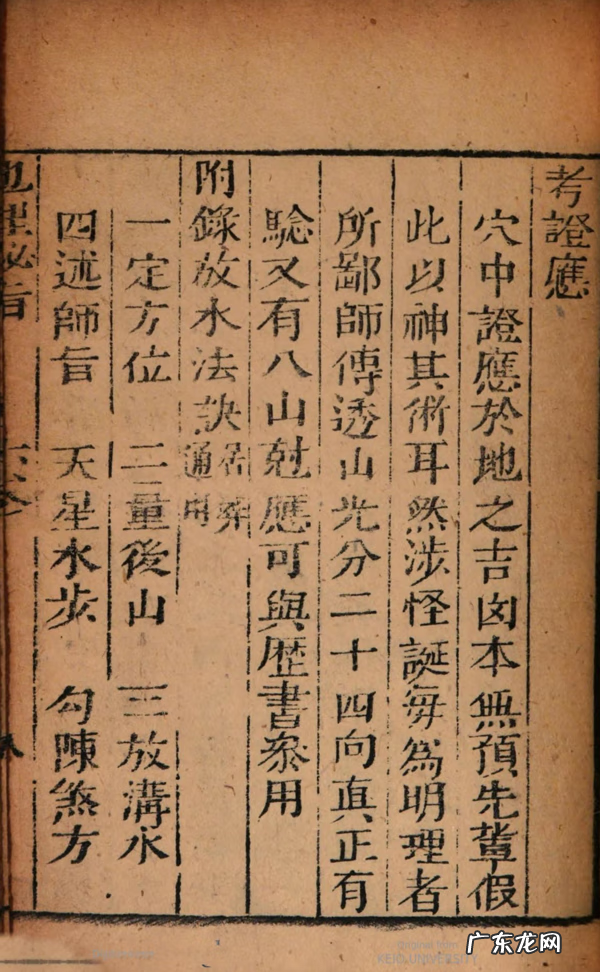 天文地理风水书籍 古代地理风水书籍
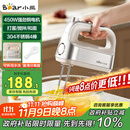 小熊（Bear）打蛋器 家用电动打蛋机 304不锈钢棒 奶油打发器迷你 烘焙手持式搅蛋搅拌器 和面打奶泡 DDQ-E05V2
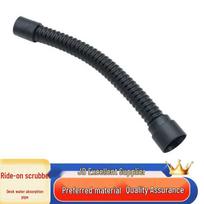 Ride-on Floor Scrubber Suction Hose
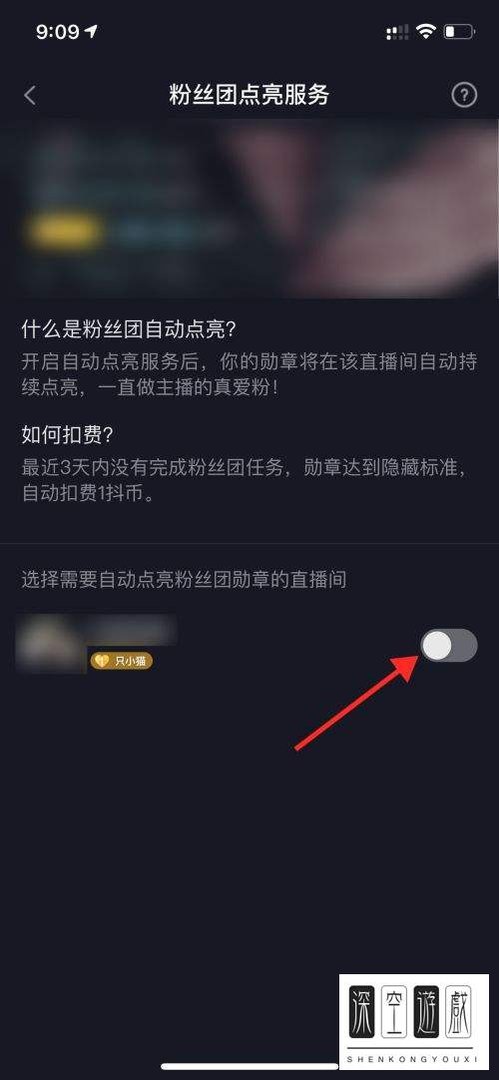 抖音创作者服务中心的账号搜索量是什么意思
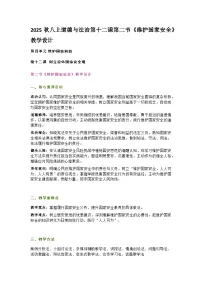 初中政治 (道德与法治)人教版（2024）八年级上册（2024）第四单元 维护国家利益第十二课 树立总体国家安全观维护国家安全教案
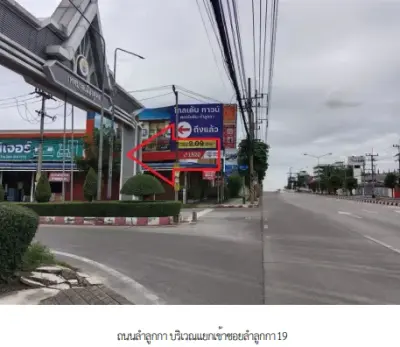 ห้องชุด โครงการ ลามูร์ คอนโด ปทุมธานี รูปที่ 1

ACTIVITY - With the pictures dropped, give every entry above again exactly.

YOUR RESPONSE -
 天文地理风水书籍 古代地理风水书籍
 小熊（Bear）打蛋器 家用电动打蛋机 304不锈钢棒 奶油打发器迷你 烘焙手持式搅蛋搅拌器 和面打奶泡 DDQ-E05V2
 Ride-on Floor Scrubber Suction Hose
 抖音创作者服务中心的账号搜索量是什么意思
 初中政治 (道德与法治)人教版（2024）八年级上册（2024）第四单元 维护国家利益第十二课 树立总体国家安全观维护国家安全教案
 ห้องชุด โครงการ ลามูร์ คอนโด ปทุมธานี รูปที่ 1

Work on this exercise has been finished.